What happens when FreeNAS fails the WRITE operation? It keeps track of the failure and requeues the task in the ZIL.

The rock-solid architecture of ZFS allows to easily overcome this kind of problems but you should monitor the WRITE fails and intervene to solve the problem by replacing slow disks (or slow RAID implementations, as RAIDZ2) with better performing ones.

Pay attention because the virtual machines do not know they need to wait and they suppose the writes really failed. This can damage your vm filesystem as the operating system could remount the fs read-only and lose all the pending writes.

On Citrix XenServer hosts, Windows Server virtual machines (with proper virtualization drivers installed), wait patiently with a 100% CPU usage until the disk completes the writes successfully (withing a reasonable timeout of 5 minutes). This gives a better handling of pending writes events.

 

4) No snapshots

You need explanations? Really?

 

5) Too many snapshots

You just don't need all these snapshots. It's just STUPID!

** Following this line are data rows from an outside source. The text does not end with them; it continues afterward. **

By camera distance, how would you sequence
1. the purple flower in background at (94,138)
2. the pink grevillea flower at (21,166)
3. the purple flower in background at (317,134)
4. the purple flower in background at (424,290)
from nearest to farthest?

Just keep about 100 snapshots per dataset and ensure they're constantly replicated.

 

6) LAGG abusing and misusing

Insted of abusing LAGG interfaces buy better network cards.

 

7) Using cheap network cards

Don't ever use cheap network card. Use Intel for 1G or Mellanox for 10G. Follow the FreeBSD guidelines.

 

8) Bad or missing UPS configuration

FreeNAS embeds NUT. You must configure and test it. Even if your datacenter is protected with energy generation systems you should always setup UPS communication, just in case of unexpected electrical or power failures.

 

9) Using RAID-Z for virtualization

You should avoid RAID-Z setups in virtualized environments because of the poor performances. The FreeNAS wizard tries to warn you also.

 

10) Configuring too big zpools

Avoid configuring too big zpools if not necessary. Resilvering and performances will suffer A LOT of degradation. Keep in consideration the ZFS fragmentation that keeps growing. You could need to move your data between different zpools from time to time.

 

11) Misconfigured or unconfigured email reporting system

This should be considered one of the most important things to be correctly setup while deploying a FreeNAS System. You'll receive every day a lot of diagnostic informations.

 

12) Using a single IP Address

Always use multiple IP Addresses located in different subnets to tear apart the traffic and separate the clients.

 

13) Using a single VLAN

Same as point 12 but with a security flavour.

 

14) The missing crash plan

Still did not prepare yours?

What... if...?

 

15) No documentation

Many systemists do no write adequate documentation about their deployments. This would eventually turn into a catastrophe it the case you're in vacation or unreachable.